Even though the concrete rules pre-defined in GraphDB differ from those defined in OWL Horst, the complexity and decidability results reported for R-entailment are relevant for TRREE and GraphDB. To put it more precisely, the rules in the *owl-horst* rule-set, do not introduce new B-Nodes, which means that R-entailment with respect to them takes polynomial time. In KR terms, this means that the *owl-horst* inference within GraphDB is tractable.

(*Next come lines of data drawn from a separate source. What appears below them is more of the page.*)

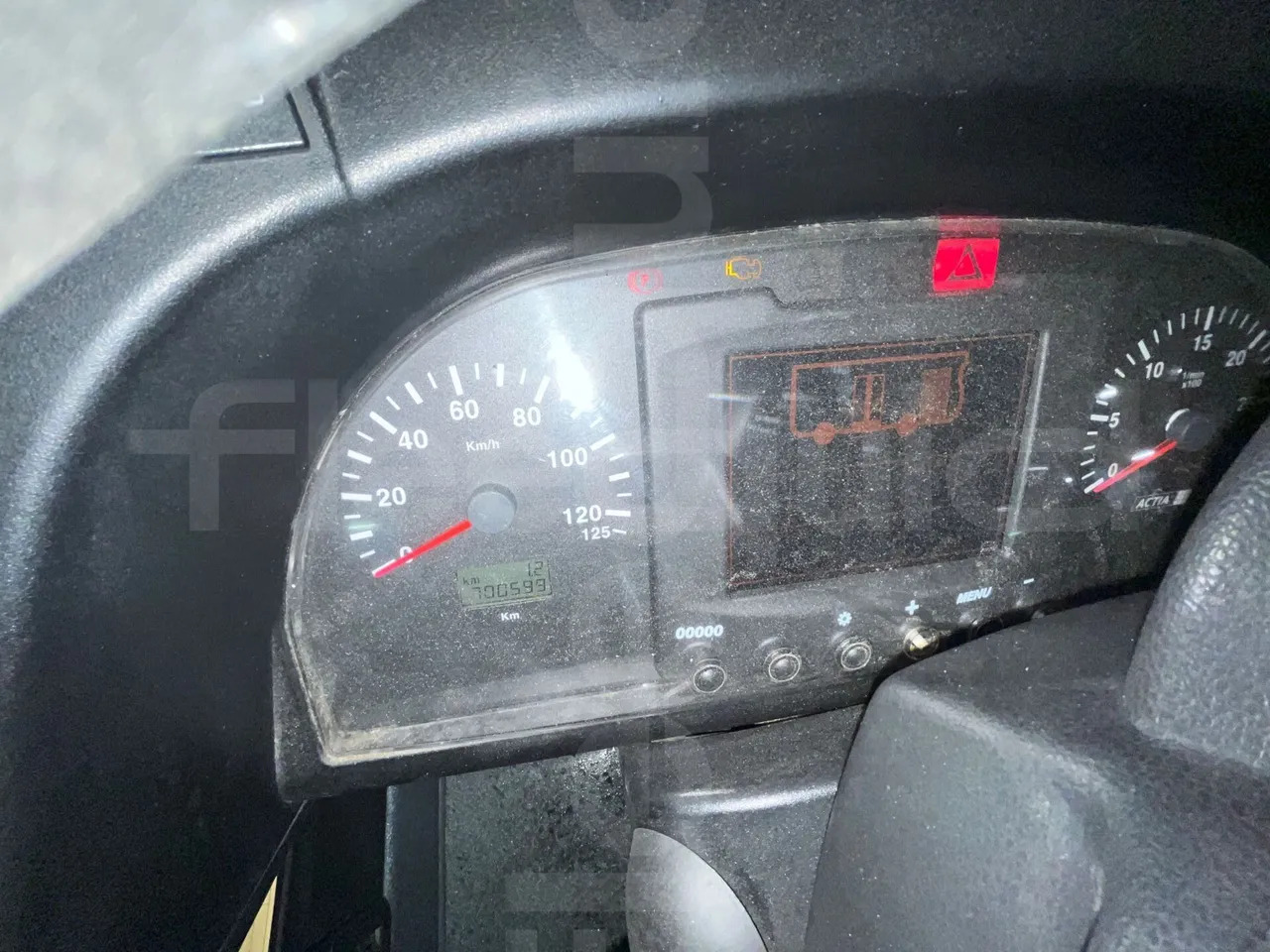 Iveco Citelis - Mestni avtobus: slika 3 Iveco Citelis - Mestni avtobus: slika 3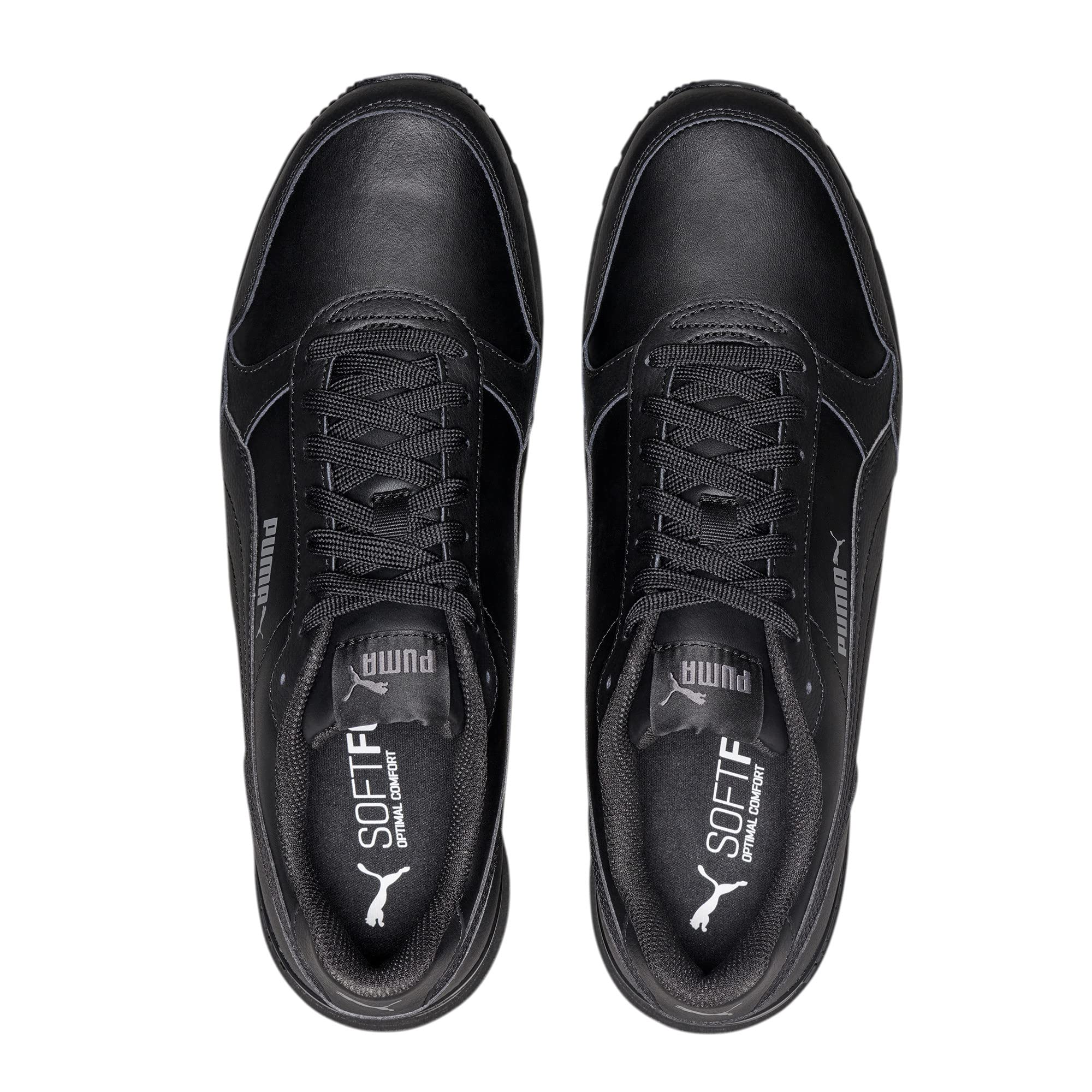 PUMA St Runner Castelock Noir I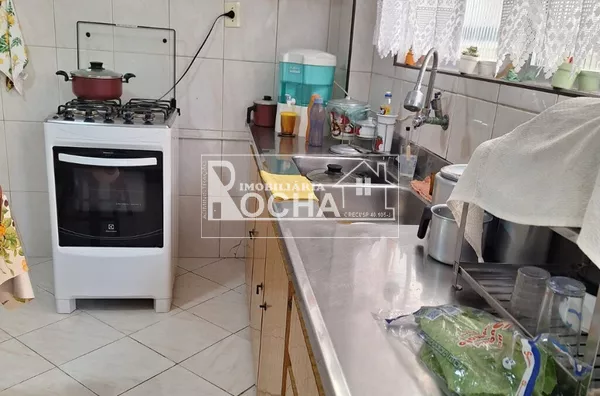 1º Andar frente, Lindo apto a venda,  Centro, São Vicente..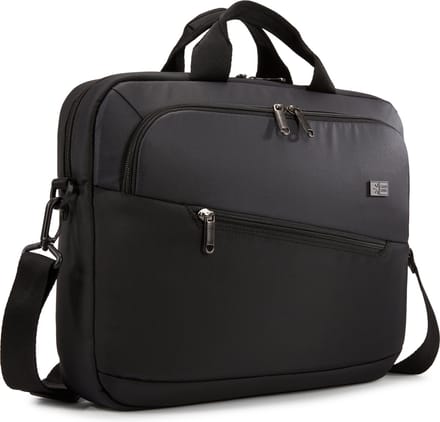 Case Logic Propel PROPA-114 - Laptoptas 14 inch - Aktetas / Zwart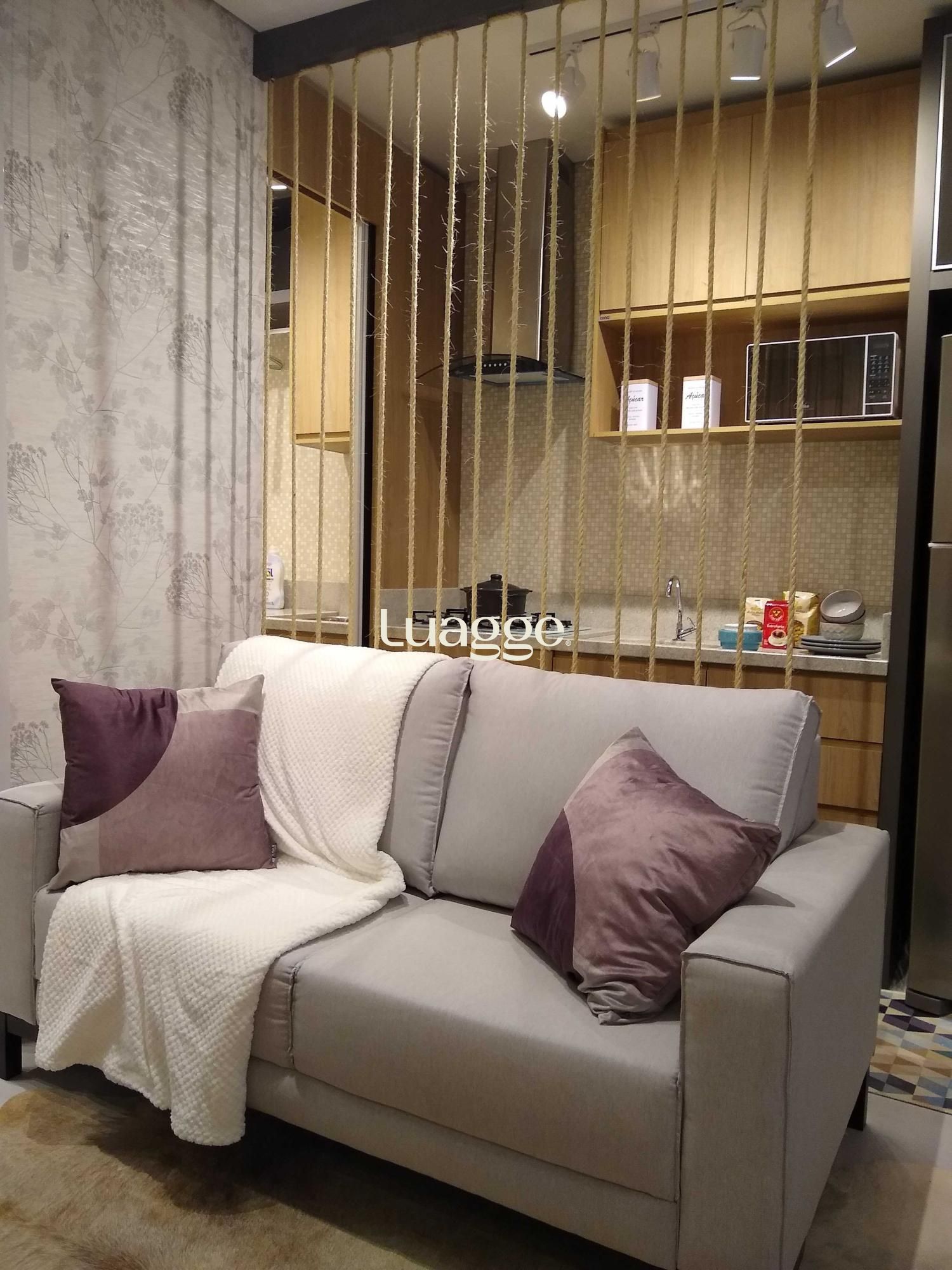 Apartamento, 2 quartos, 50 m² - Foto 5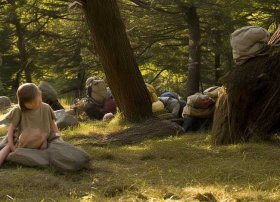 以逸待劳儿童故事、以逸待劳的典故 关于以逸待劳的故事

Inference using *owl-horst* is of a lesser complexity compared to other formalisms that combine DL formalisms with rules. In addition, it puts no constraints with respect to meta-modelling.
The correctness of the support for OWL semantics (for those primitives that are supported) is checked against the normative Positive\- and Negative-entailment OWL test cases \[7\]. These tests are provided in the GraphDB distribution and documented in the GraphDB user guides.